PRC Offers Decision on USPS' Mailing Online Service

The Postal Rate Commission, the oversight board of the U.S. Postal Service, yesterday recommended to the USPS' Board of Governors a three-year national trial run for the postal agency's Mailing Online Service.

The PRC also requested a higher fee for the service.

Mailing Online is a service designed for mailers that send out fewer than 5,000-piece direct mailings. It also allows mailers to compose a document on a personal computer.

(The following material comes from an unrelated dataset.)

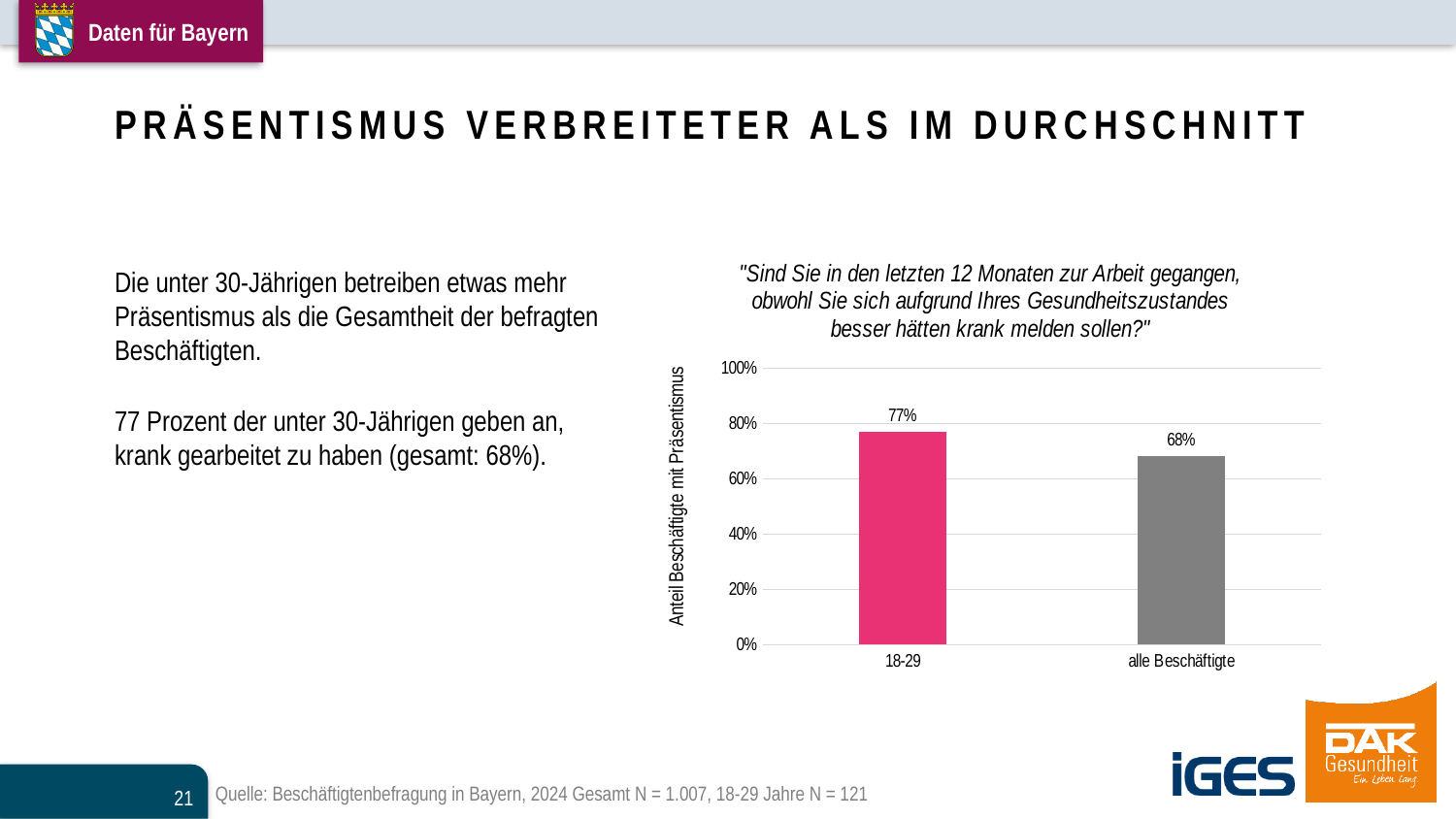
What is the label of the vertical axis? Anteil Beschäftigte mit Präsentismus What is the value for the 18-29 category? 77% What kind of chart is shown on the slide? bar chart Is the value for alle Beschäftigte greater or less than 60%? greater What colour is the bar for 18-29? pink Which category has the highest value? 18-29 How many categories are shown on the x axis? 2 Which is larger, the value for 18-29 or the value for alle Beschäftigte? 18-29 What is the difference between the value for 18-29 and the value for alle Beschäftigte? 9 percentage points Which category has the lowest value? alle Beschäftigte What is the value for alle Beschäftigte? 68% Is the value for 18-29 greater or less than 80%? less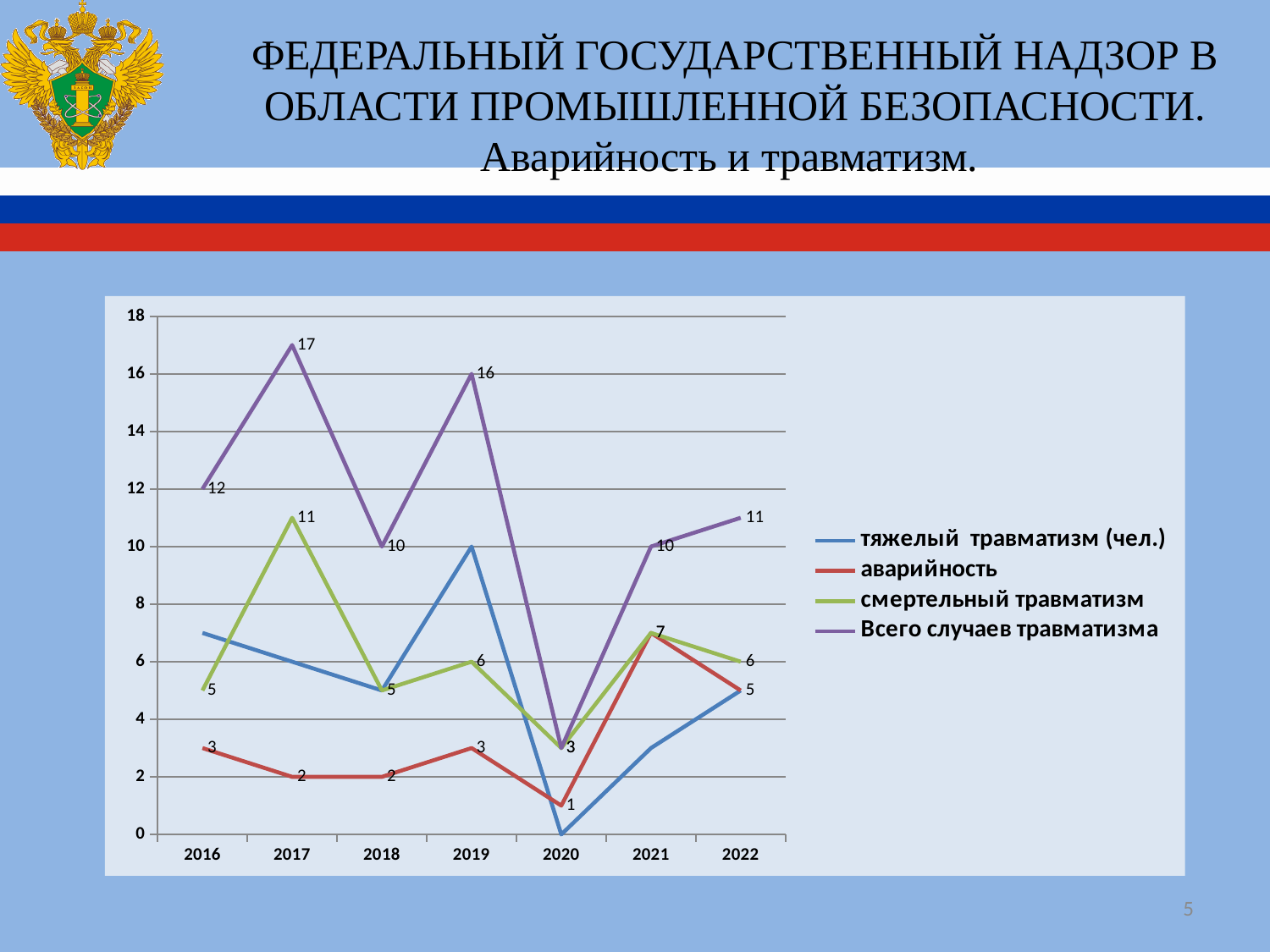
In which year is аварийность lowest? 2020 What is the difference between Всего случаев травматизма in 2019 and in 2020? 13 How many series does the legend list? 4 Which year has the larger value for смертельный травматизм, 2017 or 2022? 2017 In which year is Всего случаев травматизма highest? 2017 What is the value of смертельный травматизм in 2021? 7 Is the value for тяжелый травматизм (чел.) in 2021 greater or less than 4? less How many years are shown on the x axis? 7 Does Всего случаев травматизма rise or fall from 2020 to 2022? rise What kind of chart is shown on the slide? line chart What is the value of Всего случаев травматизма in 2017? 17 What is the value of аварийность in 2022? 5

After a mailer purchases the service through a designated USPS Web site, the mailer can select from various printing, finishing, mailing date and payment options, then submit a mailing list of recipients. The USPS batches submitted jobs where possible and transmits them electronically to digital printing contractors, who print the documents, seal them in envelopes and drop them at the local postal facility for delivery.

Mailing Online was originally introduced as a market test in three cities in 1998, but was retracted in early 1999 after the USPS had difficulties with its information technology infrastructure. Later that year the USPS filed a new request with the PRC for a Mailing Online Service that included new features and costs.

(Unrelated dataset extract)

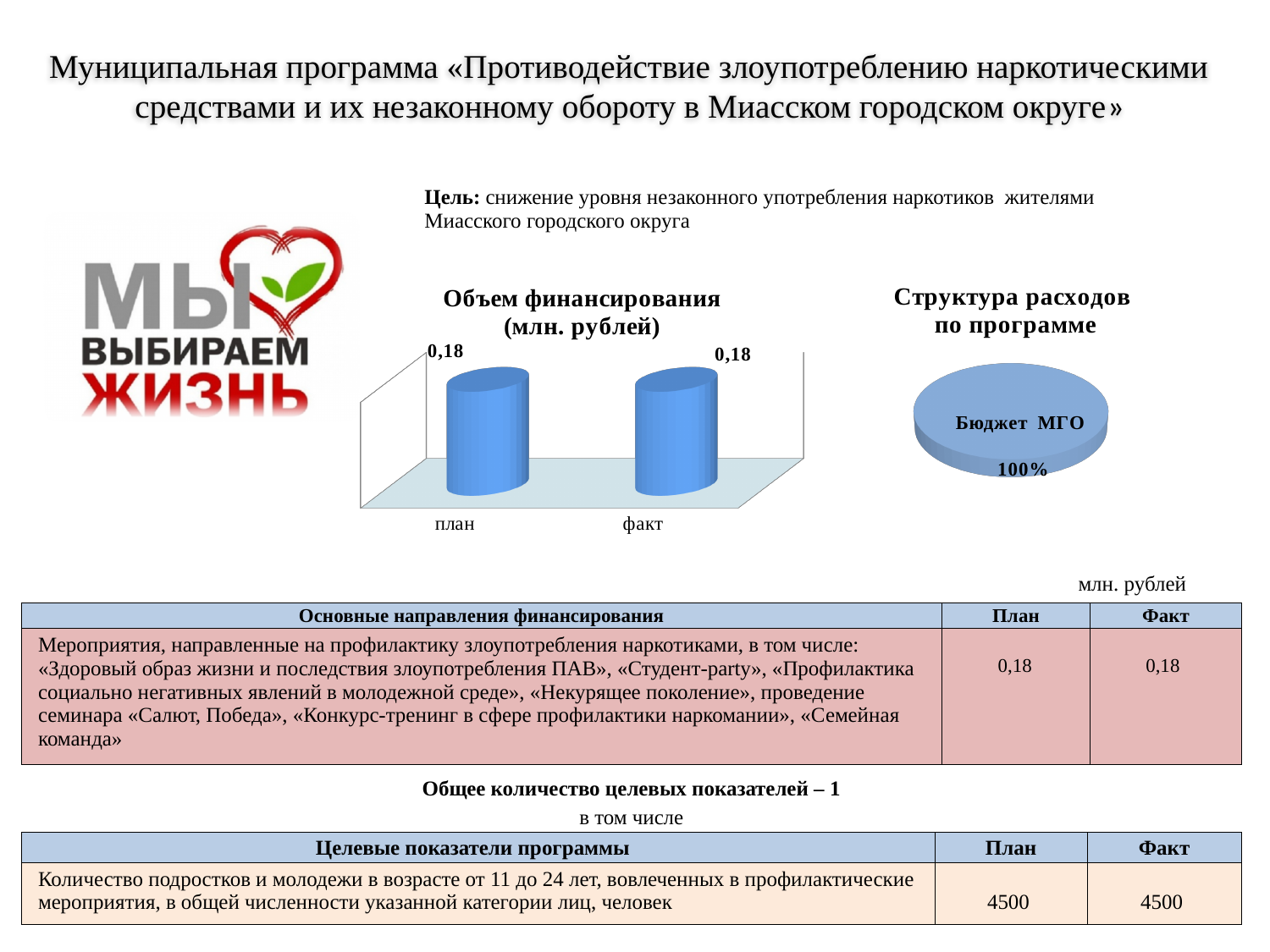
In the chart titled «Структура расходов по программе», what share does «Бюджет МГО» have? 100% In the chart titled «Объем финансирования (млн. рублей)», what is the value for факт? 0,18 In the chart titled «Объем финансирования (млн. рублей)», what are the two category labels on the x axis? план, факт In the chart titled «Объем финансирования (млн. рублей)», how many categories are plotted? 2 In the chart titled «Объем финансирования (млн. рублей)», what is the difference between the план and факт values? 0 What kind of chart is the one titled «Объем финансирования (млн. рублей)»? bar chart In the chart titled «Структура расходов по программе», what is the label of the only slice? Бюджет МГО In the chart titled «Объем финансирования (млн. рублей)», what is the value for план? 0,18 In the chart titled «Структура расходов по программе», how many slices does the pie have? 1 How many charts are shown on the slide? 2 What kind of chart is the one titled «Структура расходов по программе»? pie chart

In the most recent request, the USPS stated that consumers who use Mailing Online to send an average two-page, single-color, First-Class mail piece should pay 37.9 cents per piece, including postage. The agency based the fee on the direct costs it would have to pay printers involved in the program, along with information technology costs and a markup cost — or a contribution to institutional costs.

The PRC, however, recommended a higher rate of 40.9 cents for the same representative piece.

“The cost estimates that the postal service used in its case are based on quite speculative volume estimates from about five years ago,” said Steven Sharfman, legal counsel for the PRC, Washington. “And, the postal service has come up with its cost estimate, in part, by guaranteeing the printers that it would give them a certain amount of business. If, however, the postal service doesn't give them enough business — and the volume estimates are wrong — then the postal service will have to pay the difference to those printers, so it may mean the service could be more costly than we all hope.”

The USPS' Board of Governors can accept or reject the request, or send it back to the PRC for reconsideration. However, Sharfman said he is confident the governors will not wholeheartedly reject the case.

“I would assume that the [governors] will not just reject [the case] and say they are not going to play,” he said. “If they are unhappy with some aspect of our request, I would assume they would send it back for reconsideration.”

Indeed, since the governors have no specific time frame in which to make a decision.

Insiders said the USPS will probably announce a new Mailing Online Service at the agency's Fall Postal Forum in Anaheim, CA, in September.